You have made a soft, pliable (easily bent) material that spreads out when not confined, bounces slightly when dropped, breaks apart if pulled quickly, and stretches if pulled slowly.
In this experiment, a chemical reaction occurs when the reactants—borax, glue, and water—combine to form a cross-linked polymer called a glob. Cross-links are chemical bridges between two molecules. A polymer is a large, chainlike molecule made by combining many small single molecules called monomers. In this experiment, the borax forms bridges (cross-links) between the polymer chains in the glue much as the rungs of a ladder link the two sides together. The cross-linked polymer produced is much more viscous (thick; having a high resistance to flow) than the glue.
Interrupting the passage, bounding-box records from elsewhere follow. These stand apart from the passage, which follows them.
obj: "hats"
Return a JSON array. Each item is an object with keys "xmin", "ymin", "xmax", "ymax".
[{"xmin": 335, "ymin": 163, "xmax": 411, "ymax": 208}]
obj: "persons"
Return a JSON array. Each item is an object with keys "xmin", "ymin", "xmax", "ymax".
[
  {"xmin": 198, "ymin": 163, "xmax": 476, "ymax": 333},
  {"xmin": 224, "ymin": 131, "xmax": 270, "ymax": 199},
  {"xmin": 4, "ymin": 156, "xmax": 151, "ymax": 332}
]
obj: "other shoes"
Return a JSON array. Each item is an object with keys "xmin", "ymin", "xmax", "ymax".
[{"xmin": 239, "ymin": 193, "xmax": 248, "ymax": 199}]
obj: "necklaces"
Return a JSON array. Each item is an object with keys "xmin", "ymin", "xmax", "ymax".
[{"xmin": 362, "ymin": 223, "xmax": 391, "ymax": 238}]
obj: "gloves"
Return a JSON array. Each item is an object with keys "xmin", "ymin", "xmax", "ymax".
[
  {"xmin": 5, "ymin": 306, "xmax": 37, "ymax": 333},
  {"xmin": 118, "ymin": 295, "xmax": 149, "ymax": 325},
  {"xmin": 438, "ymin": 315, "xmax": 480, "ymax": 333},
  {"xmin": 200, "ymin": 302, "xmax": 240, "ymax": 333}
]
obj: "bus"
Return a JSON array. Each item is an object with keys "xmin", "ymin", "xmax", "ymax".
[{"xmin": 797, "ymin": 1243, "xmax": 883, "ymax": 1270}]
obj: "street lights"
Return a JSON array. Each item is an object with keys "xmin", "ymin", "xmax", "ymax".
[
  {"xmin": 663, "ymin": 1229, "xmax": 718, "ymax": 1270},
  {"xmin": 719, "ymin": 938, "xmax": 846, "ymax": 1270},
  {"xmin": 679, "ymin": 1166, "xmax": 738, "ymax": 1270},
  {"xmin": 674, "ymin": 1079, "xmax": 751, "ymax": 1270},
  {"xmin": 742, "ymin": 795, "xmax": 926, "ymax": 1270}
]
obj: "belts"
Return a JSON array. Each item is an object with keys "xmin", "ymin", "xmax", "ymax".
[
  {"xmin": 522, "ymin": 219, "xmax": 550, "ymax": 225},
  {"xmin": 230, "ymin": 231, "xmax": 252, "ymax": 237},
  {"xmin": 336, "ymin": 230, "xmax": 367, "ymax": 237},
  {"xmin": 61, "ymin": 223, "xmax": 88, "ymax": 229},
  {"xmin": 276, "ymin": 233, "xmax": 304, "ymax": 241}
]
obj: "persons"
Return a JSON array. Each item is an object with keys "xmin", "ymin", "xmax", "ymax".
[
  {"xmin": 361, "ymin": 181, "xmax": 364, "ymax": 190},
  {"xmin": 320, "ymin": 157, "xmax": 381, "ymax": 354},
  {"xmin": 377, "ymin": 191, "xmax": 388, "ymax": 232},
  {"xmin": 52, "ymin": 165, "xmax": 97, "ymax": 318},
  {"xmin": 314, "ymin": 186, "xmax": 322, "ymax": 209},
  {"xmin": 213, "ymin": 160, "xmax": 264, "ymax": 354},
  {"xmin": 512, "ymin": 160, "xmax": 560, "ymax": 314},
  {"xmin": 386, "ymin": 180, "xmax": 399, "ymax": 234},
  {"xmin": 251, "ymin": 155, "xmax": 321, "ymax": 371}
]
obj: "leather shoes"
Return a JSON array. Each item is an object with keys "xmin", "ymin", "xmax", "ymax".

The glob has some properties of a solid—for example, it breaks when pressure is applied—and some properties of a liquid—for example, it flows. Sir Isaac Newton (1642–1727), an English scientist, described fluids (liquid or gas) as materials that flow under pressure. Since the glob flows, it is a fluid. But unlike the fluids described by Newton, the glob has some properties of a solid, so it is called a non-Newtonian fluid.
For Further Investigation
The cross-links make the glob less fluid than glue. Would more cross-links make the glob solid? A project question might be, How would the concentration of the reactants affect the fluid property of the glob?